11. Juli 2017
Mein erster Arbeitstag und die Bedeutung von Kuchen

Als ehemalige Praktikantin in der Steuerabteilung bei Dierkes Partner habe ich viel gelernt! Aber was mir am besten im Gedächtnis verankert blieb, war, dass hier jeder Kuchen mag. Vielleicht ist das der Grund, warum hier alle auf derselben Wellenlänge liegen?!

Während meiner Praktikumszeit stand für mich schnell fest, dass ich gerne ein duales Studium im Bereich der Steuerberatung absolvieren möchte und stand somit wieder ganz schnell bei DP auf der Matte. Nach etwa 365 langen und nie vorrübergehenden Tagen Schulzeit war er endlich da: mein erster richtiger Arbeitstag. Voller Vorfreude und doch ein wenig aufgeregt stand ich nun im Empfangsbereich. Voll bepackt mit Kuchen ging es dann erstmal in den Gemeinschaftsraum, um die Leckereien dort für jeden zugänglich abzustellen. Den Gedanken, dass ich nun zu viel Kuchen mitgebracht habe, hatte ich nicht lange, innerhalb kürzester Zeit war der Kuchen weg! Somit bestätigte sich wieder einmal die Tatsache, dass es auf dieser Welt niemanden gibt, der keinen Kuchen mag.
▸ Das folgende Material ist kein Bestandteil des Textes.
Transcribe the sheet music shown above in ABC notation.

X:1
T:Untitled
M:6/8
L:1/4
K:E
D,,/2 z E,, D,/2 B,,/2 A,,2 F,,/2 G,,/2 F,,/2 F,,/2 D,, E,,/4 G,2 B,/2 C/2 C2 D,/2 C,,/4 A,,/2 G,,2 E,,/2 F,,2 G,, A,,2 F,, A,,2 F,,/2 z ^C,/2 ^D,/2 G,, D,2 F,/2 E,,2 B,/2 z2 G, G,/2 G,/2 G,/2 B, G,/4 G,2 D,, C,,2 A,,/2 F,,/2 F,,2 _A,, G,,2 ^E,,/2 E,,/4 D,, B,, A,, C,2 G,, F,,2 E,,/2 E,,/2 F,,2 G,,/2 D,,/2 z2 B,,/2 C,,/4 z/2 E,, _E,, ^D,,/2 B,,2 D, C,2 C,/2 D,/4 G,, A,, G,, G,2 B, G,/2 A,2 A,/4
Den Tag verbrachte ich nun mit dem sogenannten Praktikanten-Ordner. Das heißt: viel Basiswissen und viele Übungsaufgaben. Jedoch besteht der Arbeitsalltag nicht nur aus Arbeit, sondern auch aus Spaß und vor allem Essen. Gegen 12 Uhr heißt es: „Stifte fallen lassen. Es ist Mittagszeit!“ Zusammen mit den anderen Azubis, Studenten und Ausgelernten saß ich nun im Gemeinschaftsraum und genoss die super lockere Atmosphäre und verschlang doch recht zügig mein Mittagsessen. Und leider verging nicht nur die Mittagspause viel zu schnell, sondern auch der gesamte Tag. Um 16:30 Uhr hieß es dann für mich auch schon Feierabend.

Nun ist es schon mehr als zwei Wochen her, dass ich meinen ersten Arbeitstag hatte und es fühlt sich jeden Tag noch besser an, wenn ich morgens ins Büro komme!